At this point, we all know how to enter cars in LeMons. (If you don’t, Stef Schrader might like to have a word with you.) But I’ll summarize. Basically, you have to find a car under $500, or find a car for a price above $500 but sell off enough of its parts to get the final price under $500. Of course, there must be receipts for all of that. There are a few other safety rules but I’ll gloss over all of that because you’re racing a Ferrari.
But that’s the most difficult part of getting a Ferrari into LeMons. It's getting the price under $500. Everything else just takes money. Installing the roll cage. Getting a fire extinguisher. Buying race suits and a helmet. Putting on good tires and brakes. As well as for the first time in the car’s life, getting the fuel delivery system to work totally right, which I can totally justify to the BS judges as an integral part of driver safety. After all, they don’t want a fire breaking out on track, as Ferraris tend to do.
Now, I only seriously contemplated using a Ferrari after I read a piece by Murilee Martin about teams that created their own (fake) Ferraris for LeMons. Much of that involved teams painting their MR2s, Fieros, 240Zs, and even an Opel GT red and giving them undeserving painted-on Ferrari badges. However, I thought if I was to enter a Ferrari, I would go all out, and you know, actually use a Ferrari. After all, it couldn’t be that difficult.
I thought of Ferrari models I could use. A 400i? The GM automatic would go soon and working on the engine is a nightmare. Especially when it has to be removed from the car. A 250 GTO? I’d have to rob a bank only for the race organizers to “claim” it for themselves. A 308? I'd have to grow a mustache to make it worthwhile. How about a 360? Doug DeMuro would come after me with a fire extinguisher. But then I decided on the Mondial.

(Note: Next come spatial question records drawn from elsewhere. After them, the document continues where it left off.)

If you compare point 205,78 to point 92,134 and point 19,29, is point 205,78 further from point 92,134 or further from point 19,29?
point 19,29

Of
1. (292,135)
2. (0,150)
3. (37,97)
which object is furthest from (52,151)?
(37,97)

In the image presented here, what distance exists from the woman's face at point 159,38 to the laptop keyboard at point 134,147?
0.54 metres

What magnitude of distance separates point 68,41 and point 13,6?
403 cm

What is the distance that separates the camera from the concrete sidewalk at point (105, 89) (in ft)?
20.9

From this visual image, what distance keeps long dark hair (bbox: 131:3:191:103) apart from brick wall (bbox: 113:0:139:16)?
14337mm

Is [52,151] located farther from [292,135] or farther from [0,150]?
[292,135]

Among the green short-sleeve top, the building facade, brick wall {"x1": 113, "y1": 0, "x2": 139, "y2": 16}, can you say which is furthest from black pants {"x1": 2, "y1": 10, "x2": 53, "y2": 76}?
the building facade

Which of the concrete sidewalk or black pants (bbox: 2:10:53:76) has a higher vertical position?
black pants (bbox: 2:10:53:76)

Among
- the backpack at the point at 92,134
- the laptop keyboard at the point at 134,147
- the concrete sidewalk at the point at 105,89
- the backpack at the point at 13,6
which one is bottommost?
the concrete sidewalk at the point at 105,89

Why did I choose the Mondial? An important reason was the fact that the drivetrain parts are interchangeable with the 308 and 328, which helps maintenance costs, compared to a Ferrari with a V-12, like a 400. Also, there are many of them populating consignment shops and upper middle-class individuals’ garages across the country, evidence of expensive mistakes, short of that time they invested in Enron stock back in 2000. And on my fun mid-engined cars list, I regretted that my reason for its inclusion didn’t involve racing against other cars on the track, like Enzo would’ve wanted.

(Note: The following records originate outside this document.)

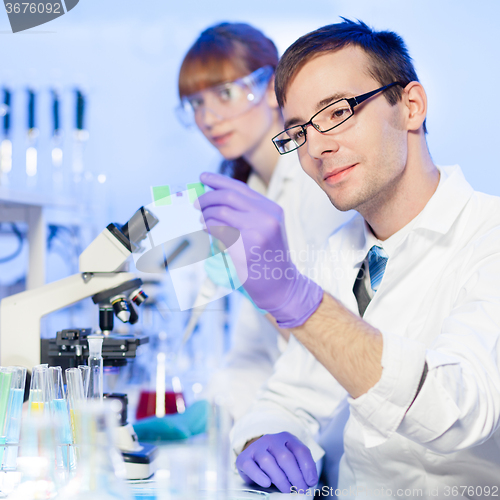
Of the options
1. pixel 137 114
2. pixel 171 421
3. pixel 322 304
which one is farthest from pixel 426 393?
pixel 137 114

I’ve referenced the Mondial in prior posts, where I listed it as an “affordable” mid-engined, rear-drive vehicle which was fun for all the wrong reasons (like being an actual Ferrari owner on FerrariChat). Clearly, I didn’t bother including maintenance as part of the equation. (If you wanted that, the same list included the Fiero, which I’ve been told has the same tendency to catch on fire as a modern-day Ferrari.)